Exercise objective — Pull out every line of the records in which the word "inches" appears, and copy each of those lines unchanged.

Entries shown —
☆ ☆ ☆ ☆ ☆
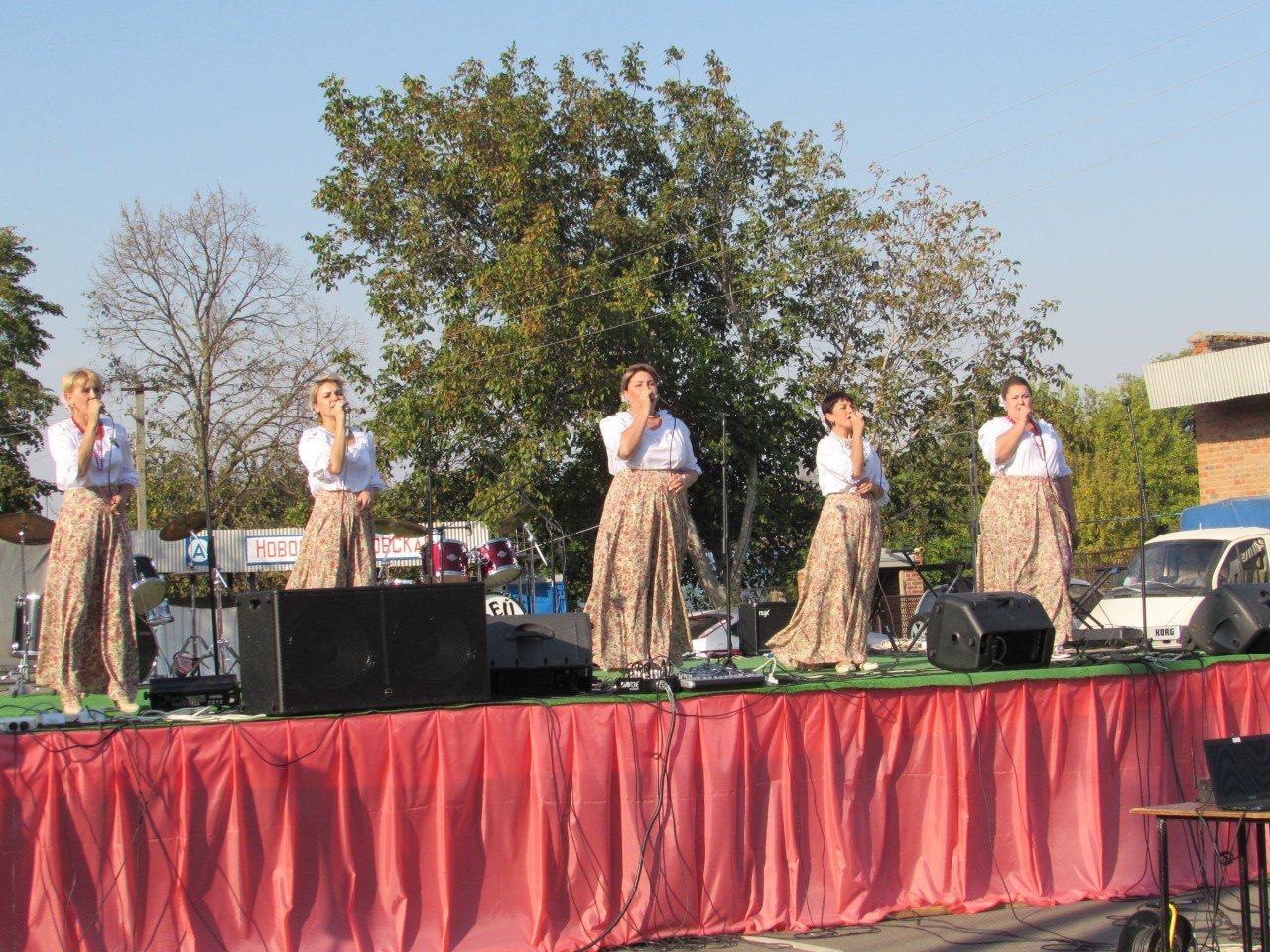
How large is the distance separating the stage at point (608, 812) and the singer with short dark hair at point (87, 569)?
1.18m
☆ ☆ ☆ ☆ ☆
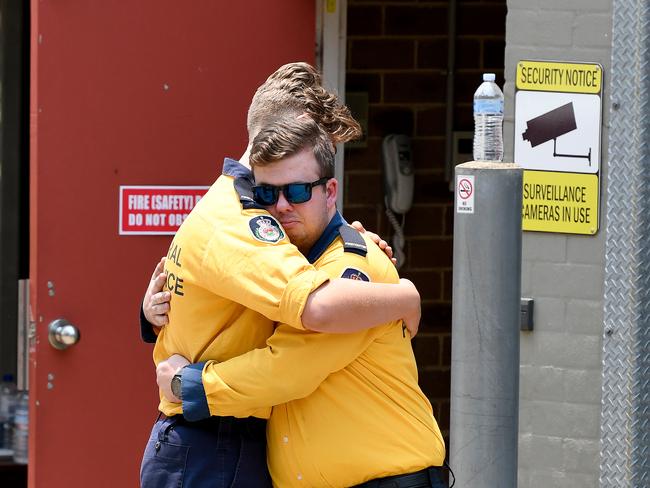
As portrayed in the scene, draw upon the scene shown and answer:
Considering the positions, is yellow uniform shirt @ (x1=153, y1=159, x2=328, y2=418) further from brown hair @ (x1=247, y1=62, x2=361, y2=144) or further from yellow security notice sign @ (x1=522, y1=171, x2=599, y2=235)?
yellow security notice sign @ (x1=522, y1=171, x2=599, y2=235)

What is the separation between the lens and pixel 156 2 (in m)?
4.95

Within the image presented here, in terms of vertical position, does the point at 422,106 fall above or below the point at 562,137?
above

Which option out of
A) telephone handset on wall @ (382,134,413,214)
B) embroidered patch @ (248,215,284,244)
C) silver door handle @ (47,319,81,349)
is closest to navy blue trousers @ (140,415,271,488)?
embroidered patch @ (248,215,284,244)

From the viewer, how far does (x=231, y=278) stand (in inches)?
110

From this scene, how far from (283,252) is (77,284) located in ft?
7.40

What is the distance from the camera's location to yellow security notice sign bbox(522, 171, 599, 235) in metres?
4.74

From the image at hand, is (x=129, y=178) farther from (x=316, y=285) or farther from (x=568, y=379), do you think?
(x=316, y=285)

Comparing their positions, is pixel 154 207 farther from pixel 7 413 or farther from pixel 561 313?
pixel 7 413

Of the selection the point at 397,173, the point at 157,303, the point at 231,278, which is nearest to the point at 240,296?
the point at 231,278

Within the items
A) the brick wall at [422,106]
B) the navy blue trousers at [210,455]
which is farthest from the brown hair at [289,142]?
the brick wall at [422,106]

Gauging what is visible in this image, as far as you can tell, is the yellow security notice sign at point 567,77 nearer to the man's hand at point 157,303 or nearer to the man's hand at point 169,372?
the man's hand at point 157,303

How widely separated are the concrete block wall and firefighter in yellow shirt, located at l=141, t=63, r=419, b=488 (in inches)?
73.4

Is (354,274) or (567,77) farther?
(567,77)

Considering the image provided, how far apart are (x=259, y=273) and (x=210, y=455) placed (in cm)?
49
☆ ☆ ☆ ☆ ☆
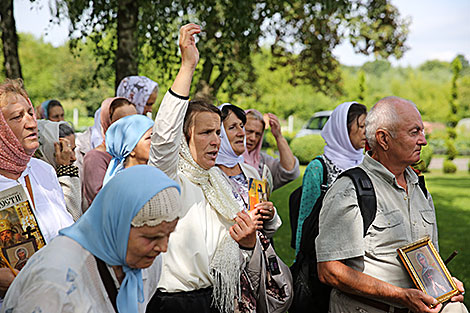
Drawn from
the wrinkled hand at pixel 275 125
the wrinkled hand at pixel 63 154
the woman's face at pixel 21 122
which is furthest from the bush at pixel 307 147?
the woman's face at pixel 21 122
☆ ☆ ☆ ☆ ☆
Solved exercise —
From the viewer, how far does (x=231, y=278) stand (in inches)?
How widely separated are the concrete block wall and firefighter in yellow shirt, located at l=141, t=63, r=419, b=488 (in inches)?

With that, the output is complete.